嘘と真実 ①
寒い冬が終わり、春が来た。
暖かい日差しのなか、マリンとアンは、庭でお茶を飲んでいた。
「ああ、いい天気ね」
「ええ、そうでございますね」
マリンが花壇に視線を向け、微笑む。
「花が綺麗ね。アンが一生懸命手入れをしてくれているおかげね」
「まあ、ありがとうございます」
「後で散歩にでも、行きましょうか」
「はい、マリン様」
カップをテーブルに戻し、ふと門の方を見てマリンは首を傾げた。
「あら、あの子達、うちに用かしら?」
門の外から、小さな子供が二人、屋敷の中を覗いていた。
マリンの言葉に、アンも門を見て、首を傾げる。
「訊いてまいりましょうか」
立ち上がり、子供達のところに行ったアンだが、暫くすると、困り果てた表情でマリンに視線を送った。
「・・・・・?」
マリンも立ち上がり、門まで行き、子供達を見下ろした。
歳は二歳から三歳くらいだろうか。
女の子と男の子で、ヒラヒラとした可愛い服を着て、女の子は肩からポシェットを下げていた。
「どうしたの?この子達」
「それが・・・、まだよく話せないようで・・・」
マリンはしゃがんで、子供達と視線を合わせた。
「あなた達、お母様とお父様は?」
「・・・かあしゃま?」
「・・・・・」
キョトンとした女の子と、少し怯えた表情の男の子。
「お名前は?」
「・・・・・」
「・・・・・」
マリンは立ち上がると、首を傾げた。
「駄目ね」
「迷子でしょうか?」
困惑した表情で、アンも首を傾げる。
「取り敢えず、ロイルを呼んでちょうだい。
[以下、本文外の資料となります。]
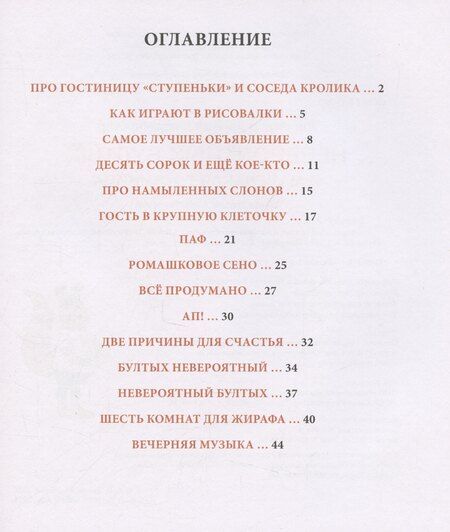 ОГЛАВЛЕНИЕ

ПРО ГОСТИНИЦУ «СТУПЕНЬКИ» И СОСЕДА КРОЛИКА ... 2

КАК ИГРАЮТ В РИСОВАЛКИ ... 5

САМОЕ ЛУЧШЕЕ ОБЪЯВЛЕНИЕ ... 8

ДЕСЯТЬ СОРОК И ЕЩЁ КОЕ-КТО ... 11

ПРО НАМЫЛЕННЫХ СЛОНОВ ... 15

ГОСТЬ В КРУПНУЮ КЛЕТОЧКУ ... 17

ПАФ ... 21

РОМАШКОВОЕ СЕНО ... 25

ВСЁ ПРОДУМАНО ... 27

АП! ... 30

ДВЕ ПРИЧИНЫ ДЛЯ СЧАСТЬЯ ... 32

БУЛТЫХ НЕВЕРОЯТНЫЙ ... 34

НЕВЕРОЯТНЫЙ БУЛТЫХ ... 37

ШЕСТЬ КОМНАТ ДЛЯ ЖИРАФА ... 40

ВЕЧЕРНЯЯ МУЗЫКА ... 44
あなた達、こちらにいらっしゃい」
マリンは子供達の手を握り、玄関に向かう。
アンがロイルを呼ぶ為、早足で先に屋敷の中に戻って行った。
屋敷の中に入ると、マリンはもう一度子供達に話し掛けた。
名前は?歳は?おうちは?
しかし、子供達の答えは曖昧で、マリンには分からない。
マリンは不安そうにしている男の子の頭を、優しく撫でた。
「大丈夫よ。ロイルにお母様を捜してもらいますからね」
「・・・かあしゃま」
マリンが微笑んで頷いた時、階段を降りる音が聞こえた。